The point target is at different azimuth angles in different images, since the image origin is at the center of the data that is processed.

Library op `torchbp.ops.ffbp`

Everything above is what torchbp.ops.ffbp does internally. stages is the number of recursion levels.
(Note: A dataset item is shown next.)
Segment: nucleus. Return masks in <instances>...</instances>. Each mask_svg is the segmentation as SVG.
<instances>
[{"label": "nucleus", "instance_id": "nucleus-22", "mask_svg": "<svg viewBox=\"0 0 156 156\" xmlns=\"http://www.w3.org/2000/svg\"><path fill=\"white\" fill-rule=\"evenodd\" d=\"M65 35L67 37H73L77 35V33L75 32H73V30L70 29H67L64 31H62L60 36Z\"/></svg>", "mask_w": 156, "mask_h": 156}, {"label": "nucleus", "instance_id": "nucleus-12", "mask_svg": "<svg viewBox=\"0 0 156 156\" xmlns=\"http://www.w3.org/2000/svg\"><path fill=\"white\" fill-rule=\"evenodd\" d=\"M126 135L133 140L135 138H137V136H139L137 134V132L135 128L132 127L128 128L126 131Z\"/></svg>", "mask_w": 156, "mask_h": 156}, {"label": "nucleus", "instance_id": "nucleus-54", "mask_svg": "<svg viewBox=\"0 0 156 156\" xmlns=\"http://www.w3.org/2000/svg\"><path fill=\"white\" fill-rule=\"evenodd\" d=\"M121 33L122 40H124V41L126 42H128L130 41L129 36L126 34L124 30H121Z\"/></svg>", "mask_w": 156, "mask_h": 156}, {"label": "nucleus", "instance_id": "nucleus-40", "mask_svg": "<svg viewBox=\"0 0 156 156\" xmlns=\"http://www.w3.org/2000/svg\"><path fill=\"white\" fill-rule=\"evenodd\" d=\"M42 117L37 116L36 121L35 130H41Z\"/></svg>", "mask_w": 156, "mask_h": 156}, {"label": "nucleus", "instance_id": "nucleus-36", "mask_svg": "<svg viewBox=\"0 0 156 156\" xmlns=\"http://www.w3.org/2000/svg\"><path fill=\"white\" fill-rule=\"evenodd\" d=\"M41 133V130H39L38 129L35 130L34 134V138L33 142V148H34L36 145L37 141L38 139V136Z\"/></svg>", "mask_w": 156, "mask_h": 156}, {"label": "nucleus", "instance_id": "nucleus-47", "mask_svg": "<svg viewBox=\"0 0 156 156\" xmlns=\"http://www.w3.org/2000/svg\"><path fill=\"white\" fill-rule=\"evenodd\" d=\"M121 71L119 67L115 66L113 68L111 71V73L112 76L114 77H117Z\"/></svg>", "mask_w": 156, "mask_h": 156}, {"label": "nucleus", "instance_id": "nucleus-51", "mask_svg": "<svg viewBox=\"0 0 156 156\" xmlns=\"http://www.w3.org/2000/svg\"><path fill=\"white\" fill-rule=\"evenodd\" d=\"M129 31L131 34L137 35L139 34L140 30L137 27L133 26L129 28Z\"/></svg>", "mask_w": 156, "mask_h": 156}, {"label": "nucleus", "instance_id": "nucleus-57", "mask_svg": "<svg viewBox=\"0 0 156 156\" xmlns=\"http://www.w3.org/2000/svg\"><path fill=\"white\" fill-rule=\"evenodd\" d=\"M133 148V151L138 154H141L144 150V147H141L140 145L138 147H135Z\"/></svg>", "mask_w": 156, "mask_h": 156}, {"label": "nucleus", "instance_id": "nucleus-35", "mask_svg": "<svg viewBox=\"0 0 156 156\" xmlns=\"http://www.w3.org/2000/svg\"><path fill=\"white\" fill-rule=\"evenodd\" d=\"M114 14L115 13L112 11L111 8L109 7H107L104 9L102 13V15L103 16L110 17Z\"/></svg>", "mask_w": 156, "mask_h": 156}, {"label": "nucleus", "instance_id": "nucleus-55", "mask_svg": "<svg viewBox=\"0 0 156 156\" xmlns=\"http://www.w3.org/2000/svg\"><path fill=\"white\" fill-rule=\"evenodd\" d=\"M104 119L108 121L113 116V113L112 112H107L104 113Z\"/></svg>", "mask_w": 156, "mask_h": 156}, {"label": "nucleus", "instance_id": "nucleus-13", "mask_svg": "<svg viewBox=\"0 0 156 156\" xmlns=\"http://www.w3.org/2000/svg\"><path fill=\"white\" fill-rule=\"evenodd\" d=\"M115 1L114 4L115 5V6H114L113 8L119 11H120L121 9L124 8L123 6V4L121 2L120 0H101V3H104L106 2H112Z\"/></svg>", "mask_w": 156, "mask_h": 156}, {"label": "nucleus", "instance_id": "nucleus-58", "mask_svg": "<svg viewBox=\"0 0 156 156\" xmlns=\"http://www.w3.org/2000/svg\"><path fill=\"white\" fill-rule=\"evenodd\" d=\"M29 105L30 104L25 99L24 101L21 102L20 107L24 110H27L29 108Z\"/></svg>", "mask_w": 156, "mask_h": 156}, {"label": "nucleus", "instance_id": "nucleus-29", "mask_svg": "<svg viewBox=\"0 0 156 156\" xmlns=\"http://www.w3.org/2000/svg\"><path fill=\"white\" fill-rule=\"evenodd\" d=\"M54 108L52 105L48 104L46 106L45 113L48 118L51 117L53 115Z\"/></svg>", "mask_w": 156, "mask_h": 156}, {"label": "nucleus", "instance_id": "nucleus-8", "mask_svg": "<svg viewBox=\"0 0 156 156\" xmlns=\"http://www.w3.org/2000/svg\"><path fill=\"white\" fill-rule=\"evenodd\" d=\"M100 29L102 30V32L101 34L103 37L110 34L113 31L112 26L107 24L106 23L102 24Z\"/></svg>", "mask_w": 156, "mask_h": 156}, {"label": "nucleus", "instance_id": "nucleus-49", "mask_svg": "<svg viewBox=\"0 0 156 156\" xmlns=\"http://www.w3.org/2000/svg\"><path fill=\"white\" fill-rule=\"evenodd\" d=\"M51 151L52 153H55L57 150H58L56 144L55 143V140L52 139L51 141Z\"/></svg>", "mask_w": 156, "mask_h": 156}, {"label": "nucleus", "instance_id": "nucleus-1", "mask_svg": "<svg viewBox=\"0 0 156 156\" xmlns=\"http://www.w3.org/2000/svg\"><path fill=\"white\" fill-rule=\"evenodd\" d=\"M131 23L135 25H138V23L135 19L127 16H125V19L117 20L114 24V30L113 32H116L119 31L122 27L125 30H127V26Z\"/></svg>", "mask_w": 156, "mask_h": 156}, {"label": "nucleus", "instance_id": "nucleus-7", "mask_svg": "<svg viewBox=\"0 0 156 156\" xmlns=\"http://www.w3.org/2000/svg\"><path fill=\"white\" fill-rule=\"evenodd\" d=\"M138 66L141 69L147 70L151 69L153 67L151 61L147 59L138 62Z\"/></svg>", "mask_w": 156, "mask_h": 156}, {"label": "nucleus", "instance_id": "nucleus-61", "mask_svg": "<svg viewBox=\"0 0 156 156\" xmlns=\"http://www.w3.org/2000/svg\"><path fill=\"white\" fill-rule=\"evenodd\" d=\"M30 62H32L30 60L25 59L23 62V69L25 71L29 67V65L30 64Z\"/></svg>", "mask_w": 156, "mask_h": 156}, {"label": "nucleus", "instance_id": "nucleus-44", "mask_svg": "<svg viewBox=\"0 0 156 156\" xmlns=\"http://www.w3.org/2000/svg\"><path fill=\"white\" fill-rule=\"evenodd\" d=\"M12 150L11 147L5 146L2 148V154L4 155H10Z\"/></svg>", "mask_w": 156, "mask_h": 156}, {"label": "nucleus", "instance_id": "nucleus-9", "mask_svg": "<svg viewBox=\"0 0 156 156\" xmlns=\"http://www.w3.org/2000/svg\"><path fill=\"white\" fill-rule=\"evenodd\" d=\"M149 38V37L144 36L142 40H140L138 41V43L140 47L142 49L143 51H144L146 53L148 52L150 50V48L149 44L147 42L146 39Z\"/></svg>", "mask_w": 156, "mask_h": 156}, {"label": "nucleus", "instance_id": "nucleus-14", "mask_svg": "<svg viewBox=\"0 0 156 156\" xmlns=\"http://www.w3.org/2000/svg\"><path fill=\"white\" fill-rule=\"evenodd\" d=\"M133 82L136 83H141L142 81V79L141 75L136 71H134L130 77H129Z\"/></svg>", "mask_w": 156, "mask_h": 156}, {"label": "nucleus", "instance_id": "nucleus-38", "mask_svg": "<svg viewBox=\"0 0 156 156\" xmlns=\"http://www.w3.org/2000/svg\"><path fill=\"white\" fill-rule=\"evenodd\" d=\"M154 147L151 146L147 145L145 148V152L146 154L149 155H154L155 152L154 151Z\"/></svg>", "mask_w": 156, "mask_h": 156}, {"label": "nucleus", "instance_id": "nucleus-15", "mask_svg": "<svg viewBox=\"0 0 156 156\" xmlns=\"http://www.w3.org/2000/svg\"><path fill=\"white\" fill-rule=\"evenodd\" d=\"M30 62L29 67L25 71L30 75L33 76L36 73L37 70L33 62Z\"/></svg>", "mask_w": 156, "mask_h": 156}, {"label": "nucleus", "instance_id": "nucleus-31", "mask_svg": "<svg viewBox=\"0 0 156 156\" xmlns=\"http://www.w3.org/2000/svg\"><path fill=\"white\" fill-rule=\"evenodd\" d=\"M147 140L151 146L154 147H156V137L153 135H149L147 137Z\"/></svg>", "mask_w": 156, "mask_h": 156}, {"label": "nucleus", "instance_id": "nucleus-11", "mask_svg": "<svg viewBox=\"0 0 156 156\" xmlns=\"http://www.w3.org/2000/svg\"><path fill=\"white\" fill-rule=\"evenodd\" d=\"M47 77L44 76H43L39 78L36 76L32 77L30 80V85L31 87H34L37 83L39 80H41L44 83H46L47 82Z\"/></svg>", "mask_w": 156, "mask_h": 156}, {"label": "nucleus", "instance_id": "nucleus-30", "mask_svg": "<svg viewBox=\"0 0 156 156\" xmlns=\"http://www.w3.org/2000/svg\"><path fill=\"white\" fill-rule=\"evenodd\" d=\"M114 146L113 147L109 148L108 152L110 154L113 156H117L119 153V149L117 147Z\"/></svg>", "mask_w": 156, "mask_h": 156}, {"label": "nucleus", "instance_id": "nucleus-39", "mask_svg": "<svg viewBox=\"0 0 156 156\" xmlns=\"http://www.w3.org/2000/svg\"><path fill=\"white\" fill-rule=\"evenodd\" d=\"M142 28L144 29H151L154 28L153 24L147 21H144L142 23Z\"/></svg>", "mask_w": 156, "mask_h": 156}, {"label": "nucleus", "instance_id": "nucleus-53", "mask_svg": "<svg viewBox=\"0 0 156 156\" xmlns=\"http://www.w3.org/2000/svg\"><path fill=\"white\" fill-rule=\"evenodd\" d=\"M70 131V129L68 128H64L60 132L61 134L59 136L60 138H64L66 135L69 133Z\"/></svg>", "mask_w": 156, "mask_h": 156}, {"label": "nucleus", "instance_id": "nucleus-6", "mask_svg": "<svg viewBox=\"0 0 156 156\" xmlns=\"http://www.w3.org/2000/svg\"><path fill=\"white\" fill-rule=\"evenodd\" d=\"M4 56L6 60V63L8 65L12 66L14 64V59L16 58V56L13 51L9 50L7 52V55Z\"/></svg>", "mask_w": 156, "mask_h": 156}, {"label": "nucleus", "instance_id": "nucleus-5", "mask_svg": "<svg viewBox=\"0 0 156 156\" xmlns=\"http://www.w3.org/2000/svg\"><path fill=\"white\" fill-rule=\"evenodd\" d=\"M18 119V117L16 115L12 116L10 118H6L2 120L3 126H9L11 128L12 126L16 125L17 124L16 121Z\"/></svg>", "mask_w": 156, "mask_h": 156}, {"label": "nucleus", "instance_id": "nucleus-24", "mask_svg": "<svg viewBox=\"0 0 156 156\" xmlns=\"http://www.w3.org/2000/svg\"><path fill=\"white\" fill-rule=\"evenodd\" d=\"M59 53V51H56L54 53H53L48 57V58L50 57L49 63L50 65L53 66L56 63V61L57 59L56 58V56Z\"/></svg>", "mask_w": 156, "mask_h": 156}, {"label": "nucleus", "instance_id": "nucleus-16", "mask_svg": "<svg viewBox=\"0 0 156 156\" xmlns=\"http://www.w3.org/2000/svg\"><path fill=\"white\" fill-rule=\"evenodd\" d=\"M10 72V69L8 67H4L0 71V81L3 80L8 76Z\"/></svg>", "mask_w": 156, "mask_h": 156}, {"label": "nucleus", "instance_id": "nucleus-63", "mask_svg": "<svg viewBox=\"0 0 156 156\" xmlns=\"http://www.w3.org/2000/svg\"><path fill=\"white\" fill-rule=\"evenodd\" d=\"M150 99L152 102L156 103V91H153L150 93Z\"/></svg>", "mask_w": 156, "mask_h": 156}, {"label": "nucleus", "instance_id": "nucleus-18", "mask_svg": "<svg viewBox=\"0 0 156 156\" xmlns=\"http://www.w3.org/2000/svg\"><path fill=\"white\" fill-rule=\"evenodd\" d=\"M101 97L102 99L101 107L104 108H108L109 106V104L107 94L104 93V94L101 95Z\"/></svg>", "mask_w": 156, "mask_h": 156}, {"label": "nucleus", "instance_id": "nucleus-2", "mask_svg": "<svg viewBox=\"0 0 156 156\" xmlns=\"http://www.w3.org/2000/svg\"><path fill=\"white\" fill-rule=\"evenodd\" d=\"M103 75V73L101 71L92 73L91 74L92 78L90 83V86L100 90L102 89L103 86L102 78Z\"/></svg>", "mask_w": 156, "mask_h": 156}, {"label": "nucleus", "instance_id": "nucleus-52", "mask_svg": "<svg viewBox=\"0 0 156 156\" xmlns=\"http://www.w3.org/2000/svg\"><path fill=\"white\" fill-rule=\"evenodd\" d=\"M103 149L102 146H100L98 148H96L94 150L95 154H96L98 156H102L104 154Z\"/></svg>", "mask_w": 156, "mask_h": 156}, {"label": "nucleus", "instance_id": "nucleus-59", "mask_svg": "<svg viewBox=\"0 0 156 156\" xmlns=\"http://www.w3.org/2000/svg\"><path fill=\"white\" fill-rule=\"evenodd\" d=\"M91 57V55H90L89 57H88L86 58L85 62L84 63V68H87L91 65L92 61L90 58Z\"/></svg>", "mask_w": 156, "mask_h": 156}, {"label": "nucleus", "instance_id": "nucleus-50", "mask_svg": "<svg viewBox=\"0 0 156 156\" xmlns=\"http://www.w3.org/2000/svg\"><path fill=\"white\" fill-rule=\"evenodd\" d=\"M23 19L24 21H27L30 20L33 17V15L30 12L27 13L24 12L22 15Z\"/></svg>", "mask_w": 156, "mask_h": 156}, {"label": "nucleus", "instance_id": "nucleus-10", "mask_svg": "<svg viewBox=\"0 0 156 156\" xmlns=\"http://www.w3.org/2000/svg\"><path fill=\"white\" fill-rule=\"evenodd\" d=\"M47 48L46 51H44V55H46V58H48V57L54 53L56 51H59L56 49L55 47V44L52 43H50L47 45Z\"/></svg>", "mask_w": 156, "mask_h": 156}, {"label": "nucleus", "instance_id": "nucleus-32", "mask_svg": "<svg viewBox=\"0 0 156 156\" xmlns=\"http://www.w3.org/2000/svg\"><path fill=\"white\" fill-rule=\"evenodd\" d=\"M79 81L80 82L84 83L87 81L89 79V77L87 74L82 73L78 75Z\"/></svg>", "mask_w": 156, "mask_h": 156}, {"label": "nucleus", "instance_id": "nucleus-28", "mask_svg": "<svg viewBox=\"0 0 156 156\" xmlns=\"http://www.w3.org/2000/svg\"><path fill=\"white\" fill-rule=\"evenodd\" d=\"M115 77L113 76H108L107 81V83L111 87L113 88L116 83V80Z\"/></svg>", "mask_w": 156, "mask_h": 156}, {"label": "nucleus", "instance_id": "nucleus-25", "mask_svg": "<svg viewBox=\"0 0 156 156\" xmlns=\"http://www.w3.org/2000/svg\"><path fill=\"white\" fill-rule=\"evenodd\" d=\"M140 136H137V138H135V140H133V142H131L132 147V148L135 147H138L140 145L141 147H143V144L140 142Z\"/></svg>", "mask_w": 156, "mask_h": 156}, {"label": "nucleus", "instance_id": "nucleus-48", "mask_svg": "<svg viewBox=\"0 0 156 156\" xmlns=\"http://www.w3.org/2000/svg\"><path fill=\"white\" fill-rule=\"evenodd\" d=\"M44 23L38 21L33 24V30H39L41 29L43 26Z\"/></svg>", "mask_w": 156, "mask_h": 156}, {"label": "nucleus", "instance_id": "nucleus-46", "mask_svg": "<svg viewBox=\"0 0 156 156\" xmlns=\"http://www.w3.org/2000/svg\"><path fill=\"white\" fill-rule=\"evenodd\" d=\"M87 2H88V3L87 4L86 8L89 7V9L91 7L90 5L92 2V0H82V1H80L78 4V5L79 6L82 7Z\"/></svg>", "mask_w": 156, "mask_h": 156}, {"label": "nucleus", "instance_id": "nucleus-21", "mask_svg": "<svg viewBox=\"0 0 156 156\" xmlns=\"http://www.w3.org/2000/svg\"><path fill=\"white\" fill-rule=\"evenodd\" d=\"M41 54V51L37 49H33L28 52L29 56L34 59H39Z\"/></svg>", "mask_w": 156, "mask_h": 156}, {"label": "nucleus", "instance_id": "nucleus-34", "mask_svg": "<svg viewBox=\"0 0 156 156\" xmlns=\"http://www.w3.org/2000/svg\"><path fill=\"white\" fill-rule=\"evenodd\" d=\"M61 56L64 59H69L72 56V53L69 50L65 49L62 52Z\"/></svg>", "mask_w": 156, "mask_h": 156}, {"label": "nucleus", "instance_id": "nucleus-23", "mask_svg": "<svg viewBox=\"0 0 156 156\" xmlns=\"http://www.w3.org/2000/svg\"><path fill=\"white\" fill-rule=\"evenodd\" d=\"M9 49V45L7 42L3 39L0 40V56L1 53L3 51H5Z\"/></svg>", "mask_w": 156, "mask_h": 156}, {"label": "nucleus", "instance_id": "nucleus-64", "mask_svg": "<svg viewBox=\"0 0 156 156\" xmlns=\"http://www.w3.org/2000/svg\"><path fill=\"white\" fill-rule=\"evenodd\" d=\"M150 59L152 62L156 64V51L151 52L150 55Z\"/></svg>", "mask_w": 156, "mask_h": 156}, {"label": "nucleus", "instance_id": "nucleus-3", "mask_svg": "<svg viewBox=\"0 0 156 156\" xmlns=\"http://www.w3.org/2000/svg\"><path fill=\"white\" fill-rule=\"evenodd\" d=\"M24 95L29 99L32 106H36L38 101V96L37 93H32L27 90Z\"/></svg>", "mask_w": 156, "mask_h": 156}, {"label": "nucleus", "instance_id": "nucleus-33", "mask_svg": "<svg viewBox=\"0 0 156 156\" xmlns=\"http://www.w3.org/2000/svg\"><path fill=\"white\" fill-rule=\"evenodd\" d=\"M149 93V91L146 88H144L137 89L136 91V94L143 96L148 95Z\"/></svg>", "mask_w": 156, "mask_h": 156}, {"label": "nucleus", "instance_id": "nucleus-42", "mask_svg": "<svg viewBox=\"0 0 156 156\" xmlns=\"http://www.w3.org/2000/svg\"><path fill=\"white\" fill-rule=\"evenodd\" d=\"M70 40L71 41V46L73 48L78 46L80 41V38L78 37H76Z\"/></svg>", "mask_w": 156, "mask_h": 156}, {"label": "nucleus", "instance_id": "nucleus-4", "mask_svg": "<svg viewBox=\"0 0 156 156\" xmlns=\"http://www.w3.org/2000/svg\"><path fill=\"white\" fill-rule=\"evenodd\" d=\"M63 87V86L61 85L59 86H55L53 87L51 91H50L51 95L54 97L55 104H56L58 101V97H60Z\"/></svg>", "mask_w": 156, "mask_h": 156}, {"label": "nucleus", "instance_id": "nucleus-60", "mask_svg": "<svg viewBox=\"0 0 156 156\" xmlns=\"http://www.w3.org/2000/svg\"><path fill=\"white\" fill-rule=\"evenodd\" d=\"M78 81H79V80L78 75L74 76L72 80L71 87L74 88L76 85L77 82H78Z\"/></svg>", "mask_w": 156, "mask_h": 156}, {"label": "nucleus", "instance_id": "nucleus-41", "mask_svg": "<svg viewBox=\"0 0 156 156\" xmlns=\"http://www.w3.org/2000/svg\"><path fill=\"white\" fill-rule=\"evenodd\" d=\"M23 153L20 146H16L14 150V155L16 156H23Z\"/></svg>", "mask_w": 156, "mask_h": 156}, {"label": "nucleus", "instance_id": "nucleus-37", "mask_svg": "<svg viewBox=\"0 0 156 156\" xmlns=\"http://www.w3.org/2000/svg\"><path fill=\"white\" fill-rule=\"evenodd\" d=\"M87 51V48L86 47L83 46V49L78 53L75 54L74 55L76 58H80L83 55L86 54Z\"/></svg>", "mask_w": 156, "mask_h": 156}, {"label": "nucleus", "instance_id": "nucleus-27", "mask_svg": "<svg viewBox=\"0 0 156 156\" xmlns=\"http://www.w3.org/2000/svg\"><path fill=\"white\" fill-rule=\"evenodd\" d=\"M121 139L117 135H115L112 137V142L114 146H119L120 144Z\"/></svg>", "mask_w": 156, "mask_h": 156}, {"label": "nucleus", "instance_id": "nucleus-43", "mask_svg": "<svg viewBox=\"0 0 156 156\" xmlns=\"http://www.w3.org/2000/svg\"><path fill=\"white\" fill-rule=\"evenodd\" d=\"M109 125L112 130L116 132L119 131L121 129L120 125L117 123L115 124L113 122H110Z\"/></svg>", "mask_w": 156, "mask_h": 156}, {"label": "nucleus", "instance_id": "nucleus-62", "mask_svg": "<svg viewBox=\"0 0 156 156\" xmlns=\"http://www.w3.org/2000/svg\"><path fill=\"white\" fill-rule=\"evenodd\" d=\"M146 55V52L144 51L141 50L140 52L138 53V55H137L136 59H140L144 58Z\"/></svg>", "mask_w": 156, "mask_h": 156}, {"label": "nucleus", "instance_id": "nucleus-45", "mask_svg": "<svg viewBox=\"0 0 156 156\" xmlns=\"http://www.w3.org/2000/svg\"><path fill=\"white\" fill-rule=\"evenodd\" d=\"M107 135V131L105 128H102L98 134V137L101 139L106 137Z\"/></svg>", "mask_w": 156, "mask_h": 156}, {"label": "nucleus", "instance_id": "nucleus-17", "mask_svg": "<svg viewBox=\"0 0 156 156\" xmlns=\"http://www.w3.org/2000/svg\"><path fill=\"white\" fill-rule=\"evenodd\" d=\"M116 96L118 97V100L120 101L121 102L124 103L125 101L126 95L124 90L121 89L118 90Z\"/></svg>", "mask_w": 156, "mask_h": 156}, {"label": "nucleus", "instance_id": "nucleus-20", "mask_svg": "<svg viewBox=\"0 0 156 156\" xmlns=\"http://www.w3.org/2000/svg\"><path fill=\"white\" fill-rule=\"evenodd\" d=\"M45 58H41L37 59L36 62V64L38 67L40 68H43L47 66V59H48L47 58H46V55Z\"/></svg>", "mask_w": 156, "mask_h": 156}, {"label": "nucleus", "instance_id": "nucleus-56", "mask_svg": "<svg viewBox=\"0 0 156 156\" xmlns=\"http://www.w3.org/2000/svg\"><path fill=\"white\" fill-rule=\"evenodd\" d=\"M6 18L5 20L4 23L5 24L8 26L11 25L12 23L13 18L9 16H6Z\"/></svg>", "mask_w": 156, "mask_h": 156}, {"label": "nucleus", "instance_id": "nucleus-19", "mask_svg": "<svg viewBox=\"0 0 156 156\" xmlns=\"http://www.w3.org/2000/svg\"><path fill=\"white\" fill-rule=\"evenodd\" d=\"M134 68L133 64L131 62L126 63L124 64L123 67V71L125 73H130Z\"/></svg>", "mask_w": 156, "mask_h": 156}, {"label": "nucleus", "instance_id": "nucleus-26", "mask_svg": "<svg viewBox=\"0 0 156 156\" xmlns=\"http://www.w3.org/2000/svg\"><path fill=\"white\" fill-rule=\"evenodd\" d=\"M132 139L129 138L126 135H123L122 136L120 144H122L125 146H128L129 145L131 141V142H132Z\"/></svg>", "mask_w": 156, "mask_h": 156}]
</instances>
It should match the hand-built results.

[11]:

img_lib1 = torchbp.ops.ffbp(data, grid, fc, r_res, pos, stages=1, divisions=2,
                            data_fmod=data_fmod, alias_fmod=alias_fmod, dealias=True).squeeze()
img_lib2 = torchbp.ops.ffbp(data, grid, fc, r_res, pos, stages=2, divisions=2,
                            data_fmod=data_fmod, alias_fmod=alias_fmod, dealias=True).squeeze()

print(f"stages=1 vs manual 2-subaperture: {relerr(img_ffbp2, img_lib1):.4f}")
print(f"stages=2 vs manual 4-subaperture: {relerr(img_ffbp4, img_lib2):.4f}")
print(f"stages=1 vs direct BP:            {relerr(img_bp, img_lib1):.4f}")
print(f"stages=2 vs direct BP:            {relerr(img_bp, img_lib2):.4f}")

stages=1 vs manual 2-subaperture: 0.0534
stages=2 vs manual 4-subaperture: 0.0723
stages=1 vs direct BP:            0.0089
stages=2 vs direct BP:            0.0316

/home/runner/work/torchbp/torchbp/torchbp/ops/ffbp.py:554: UserWarning: ffbp: theta guard band capped at 22 bins (46 needed for full interpolation support at the near range edge). Edge accuracy at near range may be reduced; increase guard_max_ratio (more memory) if it matters.
  warn(f"ffbp: theta guard band capped at {guard_shortfall[2]} bins "

Benefit and downside

Benefit: FFBP is asymptotically faster and the difference can be huge for large image (10 to 100x faster for realistic size image).

Downside: interpolation error. Each merge resamples the images with a finite interpolation kernel and the error accumulates with the number of stages. The error can be reduced with higher-order interpolation kernel (interp_method=("knab", order, oversample)) and larger internal oversampling (oversample_r, oversample_theta), but both of these increase the amount of work. In practice, number of stages, interpolation kernel size, and oversampling factor needs to be chosen based on the maximum allowed error in the final result.